If you need a good laugh today, I invite you to read this post from WND about how the Clinton Foundation's financial troubles could bring down PwC. It's a hoot.
A respected Wall Street analyst who has been investigating the Clinton Foundation’s finances alleges the “Big Four” accounting firm PricewaterhouseCoopers was a willing participant in a scheme by the Clintons and their associates to become personally enriched by the foundation, a crime known as inurement.Charles Ortel, a frequent guest on Bloomberg television and a contributor to the Washington Times and others, says in a draft report that he found “the PWC accounting work product for 2013 is riddled with uncorrected errors and falsehoods” as well as procedural defects so severe he has raised the possibility “the Clinton Foundation might be PWC’s Enron.”
“PWC states that the firm relied upon the work product of BKD for 2012, implying that in preparing the 2013 audited financial statements PWC accepted the BKD financial statements without modification,” Ortel explains.“This is certainly not the case,” Ortel continues, “as can be clearly seen by comparing BKD’s financial statement for the Clinton Foundation for year-end 31 December 2012, with the consolidated balance sheet for the Clinton Foundation that PWC used as a starting point on 1 January 2013 in its 2013 audit.”

(Saved data entries)
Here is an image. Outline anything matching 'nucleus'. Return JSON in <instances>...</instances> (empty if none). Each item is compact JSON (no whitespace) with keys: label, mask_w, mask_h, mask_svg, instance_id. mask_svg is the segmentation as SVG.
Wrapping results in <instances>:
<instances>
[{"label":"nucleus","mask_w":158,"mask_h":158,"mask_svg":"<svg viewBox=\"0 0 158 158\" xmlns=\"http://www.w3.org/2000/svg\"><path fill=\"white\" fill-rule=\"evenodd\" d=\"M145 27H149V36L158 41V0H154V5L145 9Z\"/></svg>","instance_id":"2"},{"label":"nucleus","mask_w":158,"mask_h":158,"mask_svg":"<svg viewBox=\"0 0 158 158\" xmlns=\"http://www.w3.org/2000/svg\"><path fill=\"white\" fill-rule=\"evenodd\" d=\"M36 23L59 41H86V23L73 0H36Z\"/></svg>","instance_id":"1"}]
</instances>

WHAT THIS EXERCISE ASKS >>
• A. Translate this sentence from the Clinton Foundation passage into Spanish: "If you need a good laugh today, I invite you to read this post from WND about how the Clinton Foundation's financial troubles could bring down PwC."
• B. Carry on the Clinton Foundation passage from its last sentence.
You can ignore the records.

ANSWERS BELOW >>
• A. Si necesitas reírte un buen rato hoy, te invito a leer esta publicación de WND sobre cómo los problemas financieros de la Fundación Clinton podrían hundir a PwC.

• B.
This is where the freaking out begins:
Ortel says the adjustments made by PWC to BKD’s audit of the Clinton Foundation’s financials at Dec. 31, 2012, raise several troubling questions:
How did $3.1 million in cash disappear?
It didn't disappear.
Cash is by far the easiest asset to quantify and verify – what did BKD miss in its audit and what explains PWC’s conclusion?
BKD didn't miss anything. Accountants and auditors reach different conclusions all the time.
How loose are the financial controls over the Clinton Foundation’s cash accounts at headquarters and in the many foreign locations in which it operates?
Oh, shut up.
What factors led PWC to place a significantly higher value on the Clinton Foundation’s investments as of Dec. 31, 2012 ($3,449,166 as compared to $1,638,057)?
Sometimes cash is, like, cash cash. You know, the paper that's stuffed into briefcases and handed over to people in parking garages to make murders look like suicides. Other times cash isn't cash because it's not really liquid, so people — auditors, usually — call it investments. Call it a hunch, but PwC figured that some of this "cash" wasn't really "cash" but instead was "investments," so they reclassified (i.e. moved a few things around) it as "investments." Accounting can be tricky!
What entities agreed to lower the stated value of obligations owed to them by the Clinton Foundation as of Dec. 31, 2012, and what were the specific reasons for these downward adjustments?
They probably just paid some bills, bro.
How did the total downward adjustment in liabilities happen to equal precisely the net amount by which the Clinton Foundation’s assets were reduced by PWC as of Dec. 31, 2012?